I love my parents, but I feel like they've filled me with a lot of self-doubt. Often when it's time to make big life decisions, I talk with them and they try steer me towards some other direction rather than the direction my heart has told me to go. Do I need to stop asking their advice, or is there a way to respect my parents while developing the independence I've struggled to find?

- Self-Doubt Dude

Dear Self-Doubt Dude,

There are all different kinds of parents, including the kind that aren't even around. So for starters, be glad you're parents are alive and part of your life. In addition to their general presence, parents can also have an unbelievably deep impact -- or lack of impact -- on their offspring's choices.

Some people's entire identity is formed by reacting against their parents and defying them. Some people specifically look at how their parents live, and then try to do the opposite. Others seem to follow in their parent's footsteps exactly and -- consciously or subconsciously -- recreate their parent's life. The fact that you have a good enough basic relationship with your parents to tell them about your hopes and dreams is valuable and I think it's definitely worth maintaining that foundation.

But as far as turning to your parents for life advice about your dreams, maybe you're better off asking me (or as we discussed before in this column, not asking anyone about the dreams of your heart). Parents don't know everything, and as surprising as it may seem, they often especially don't know "what's best" for their children. Parents tend to want their children to be safe, and this impulse has positive and negative outcomes. The parental desire to protect their child lasts beyond the earliest stages when the child still lives at home and relies on the parents for every aspect of their survival.

After a child moves away and begins their own life, parents can have an increased amount of anxiety and concern over the child's well-being precisely because they have less physical control over their day-to-day survival. Because of this lessened direct control, it can become confusing as to what exactly the parents role is at this stage, and for some parents, their confusion manifests as perpetual nitpicking, worry, and concern that the child's life isn't "going in the right direction". This "right direction" can often mean a copy of the parent's own direction in life, or a version of a societal and cultural standards that "most people" choose to follow.

# Data extract
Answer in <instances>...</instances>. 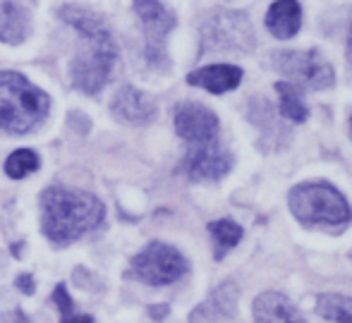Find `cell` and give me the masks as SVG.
Wrapping results in <instances>:
<instances>
[{
  "label": "cell",
  "instance_id": "9a60e30c",
  "mask_svg": "<svg viewBox=\"0 0 352 323\" xmlns=\"http://www.w3.org/2000/svg\"><path fill=\"white\" fill-rule=\"evenodd\" d=\"M29 12L14 3L0 5V41L5 43H22L29 36Z\"/></svg>",
  "mask_w": 352,
  "mask_h": 323
},
{
  "label": "cell",
  "instance_id": "7402d4cb",
  "mask_svg": "<svg viewBox=\"0 0 352 323\" xmlns=\"http://www.w3.org/2000/svg\"><path fill=\"white\" fill-rule=\"evenodd\" d=\"M350 129H352V118H350Z\"/></svg>",
  "mask_w": 352,
  "mask_h": 323
},
{
  "label": "cell",
  "instance_id": "30bf717a",
  "mask_svg": "<svg viewBox=\"0 0 352 323\" xmlns=\"http://www.w3.org/2000/svg\"><path fill=\"white\" fill-rule=\"evenodd\" d=\"M232 166V158L226 148L221 146V142L206 144V146H192L187 151L185 161H182V170L199 182H213L221 180Z\"/></svg>",
  "mask_w": 352,
  "mask_h": 323
},
{
  "label": "cell",
  "instance_id": "52a82bcc",
  "mask_svg": "<svg viewBox=\"0 0 352 323\" xmlns=\"http://www.w3.org/2000/svg\"><path fill=\"white\" fill-rule=\"evenodd\" d=\"M204 38L206 46L213 48H235V51H250L254 48V32L242 12H216L204 24Z\"/></svg>",
  "mask_w": 352,
  "mask_h": 323
},
{
  "label": "cell",
  "instance_id": "5b68a950",
  "mask_svg": "<svg viewBox=\"0 0 352 323\" xmlns=\"http://www.w3.org/2000/svg\"><path fill=\"white\" fill-rule=\"evenodd\" d=\"M271 65L285 77V82L311 91L329 89L336 79L333 67L316 51H276L271 53Z\"/></svg>",
  "mask_w": 352,
  "mask_h": 323
},
{
  "label": "cell",
  "instance_id": "3957f363",
  "mask_svg": "<svg viewBox=\"0 0 352 323\" xmlns=\"http://www.w3.org/2000/svg\"><path fill=\"white\" fill-rule=\"evenodd\" d=\"M48 96L17 72H0V129L24 134L48 115Z\"/></svg>",
  "mask_w": 352,
  "mask_h": 323
},
{
  "label": "cell",
  "instance_id": "5bb4252c",
  "mask_svg": "<svg viewBox=\"0 0 352 323\" xmlns=\"http://www.w3.org/2000/svg\"><path fill=\"white\" fill-rule=\"evenodd\" d=\"M302 8L297 0H276L266 12V29L276 38H292L300 32Z\"/></svg>",
  "mask_w": 352,
  "mask_h": 323
},
{
  "label": "cell",
  "instance_id": "8fae6325",
  "mask_svg": "<svg viewBox=\"0 0 352 323\" xmlns=\"http://www.w3.org/2000/svg\"><path fill=\"white\" fill-rule=\"evenodd\" d=\"M113 113L127 125H148L156 118V101L148 93L140 91V89L122 87L120 91L113 96L111 103Z\"/></svg>",
  "mask_w": 352,
  "mask_h": 323
},
{
  "label": "cell",
  "instance_id": "ffe728a7",
  "mask_svg": "<svg viewBox=\"0 0 352 323\" xmlns=\"http://www.w3.org/2000/svg\"><path fill=\"white\" fill-rule=\"evenodd\" d=\"M53 300H56L58 309H60V323H91V316L87 314H77L72 307V300L67 295L65 285H58L53 292Z\"/></svg>",
  "mask_w": 352,
  "mask_h": 323
},
{
  "label": "cell",
  "instance_id": "9c48e42d",
  "mask_svg": "<svg viewBox=\"0 0 352 323\" xmlns=\"http://www.w3.org/2000/svg\"><path fill=\"white\" fill-rule=\"evenodd\" d=\"M135 12L142 19L148 60H163V46H166L168 32L175 27V14L158 0H135Z\"/></svg>",
  "mask_w": 352,
  "mask_h": 323
},
{
  "label": "cell",
  "instance_id": "44dd1931",
  "mask_svg": "<svg viewBox=\"0 0 352 323\" xmlns=\"http://www.w3.org/2000/svg\"><path fill=\"white\" fill-rule=\"evenodd\" d=\"M345 53H348V63L352 67V24H350V34H348V46H345Z\"/></svg>",
  "mask_w": 352,
  "mask_h": 323
},
{
  "label": "cell",
  "instance_id": "8992f818",
  "mask_svg": "<svg viewBox=\"0 0 352 323\" xmlns=\"http://www.w3.org/2000/svg\"><path fill=\"white\" fill-rule=\"evenodd\" d=\"M132 271L148 285H170L187 273V261L175 247L151 242L132 261Z\"/></svg>",
  "mask_w": 352,
  "mask_h": 323
},
{
  "label": "cell",
  "instance_id": "e0dca14e",
  "mask_svg": "<svg viewBox=\"0 0 352 323\" xmlns=\"http://www.w3.org/2000/svg\"><path fill=\"white\" fill-rule=\"evenodd\" d=\"M316 314L331 323H352V297L321 295L316 300Z\"/></svg>",
  "mask_w": 352,
  "mask_h": 323
},
{
  "label": "cell",
  "instance_id": "4fadbf2b",
  "mask_svg": "<svg viewBox=\"0 0 352 323\" xmlns=\"http://www.w3.org/2000/svg\"><path fill=\"white\" fill-rule=\"evenodd\" d=\"M187 82L211 93H226L242 82V69L237 65H206L187 74Z\"/></svg>",
  "mask_w": 352,
  "mask_h": 323
},
{
  "label": "cell",
  "instance_id": "277c9868",
  "mask_svg": "<svg viewBox=\"0 0 352 323\" xmlns=\"http://www.w3.org/2000/svg\"><path fill=\"white\" fill-rule=\"evenodd\" d=\"M292 216L305 225L345 227L352 221V208L345 197L329 182H305L287 194Z\"/></svg>",
  "mask_w": 352,
  "mask_h": 323
},
{
  "label": "cell",
  "instance_id": "2e32d148",
  "mask_svg": "<svg viewBox=\"0 0 352 323\" xmlns=\"http://www.w3.org/2000/svg\"><path fill=\"white\" fill-rule=\"evenodd\" d=\"M276 93H278V108L283 118H287L290 122L307 120V106L302 101L300 87H295L290 82H278L276 84Z\"/></svg>",
  "mask_w": 352,
  "mask_h": 323
},
{
  "label": "cell",
  "instance_id": "ba28073f",
  "mask_svg": "<svg viewBox=\"0 0 352 323\" xmlns=\"http://www.w3.org/2000/svg\"><path fill=\"white\" fill-rule=\"evenodd\" d=\"M175 132L185 139L187 146H206L218 142V118L201 103H180L175 108Z\"/></svg>",
  "mask_w": 352,
  "mask_h": 323
},
{
  "label": "cell",
  "instance_id": "7a4b0ae2",
  "mask_svg": "<svg viewBox=\"0 0 352 323\" xmlns=\"http://www.w3.org/2000/svg\"><path fill=\"white\" fill-rule=\"evenodd\" d=\"M43 232L56 245L79 240L103 221V203L89 192L48 187L41 197Z\"/></svg>",
  "mask_w": 352,
  "mask_h": 323
},
{
  "label": "cell",
  "instance_id": "ac0fdd59",
  "mask_svg": "<svg viewBox=\"0 0 352 323\" xmlns=\"http://www.w3.org/2000/svg\"><path fill=\"white\" fill-rule=\"evenodd\" d=\"M209 232L216 242V256L221 258L223 254L232 249L237 242L242 240V227L232 221H213L209 225Z\"/></svg>",
  "mask_w": 352,
  "mask_h": 323
},
{
  "label": "cell",
  "instance_id": "d6986e66",
  "mask_svg": "<svg viewBox=\"0 0 352 323\" xmlns=\"http://www.w3.org/2000/svg\"><path fill=\"white\" fill-rule=\"evenodd\" d=\"M36 168H38V156L32 148H19V151L10 153V158L5 161V172L10 177H14V180L32 175Z\"/></svg>",
  "mask_w": 352,
  "mask_h": 323
},
{
  "label": "cell",
  "instance_id": "6da1fadb",
  "mask_svg": "<svg viewBox=\"0 0 352 323\" xmlns=\"http://www.w3.org/2000/svg\"><path fill=\"white\" fill-rule=\"evenodd\" d=\"M60 17L84 38V51L77 53L72 63V84L84 93H96L111 79L113 65L118 60V48L108 27L89 10H79L74 5L60 10Z\"/></svg>",
  "mask_w": 352,
  "mask_h": 323
},
{
  "label": "cell",
  "instance_id": "7c38bea8",
  "mask_svg": "<svg viewBox=\"0 0 352 323\" xmlns=\"http://www.w3.org/2000/svg\"><path fill=\"white\" fill-rule=\"evenodd\" d=\"M254 323H305L295 304L280 292H261L252 307Z\"/></svg>",
  "mask_w": 352,
  "mask_h": 323
}]
</instances>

# Requirement 1
In the advice column, what do parents tend to want for their children?
# Requirement 2
Copy part of the advice column word for word, starting at the words "I love my parents, but" and ending after "their offspring's choices.".
You won't need the entries for any of this.

# Output 1
They tend to want their children to be safe.

# Output 2
I love my parents, but I feel like they've filled me with a lot of self-doubt. Often when it's time to make big life decisions, I talk with them and they try steer me towards some other direction rather than the direction my heart has told me to go. Do I need to stop asking their advice, or is there a way to respect my parents while developing the independence I've struggled to find?

- Self-Doubt Dude

Dear Self-Doubt Dude,

There are all different kinds of parents, including the kind that aren't even around. So for starters, be glad you're parents are alive and part of your life. In addition to their general presence, parents can also have an unbelievably deep impact -- or lack of impact -- on their offspring's choices.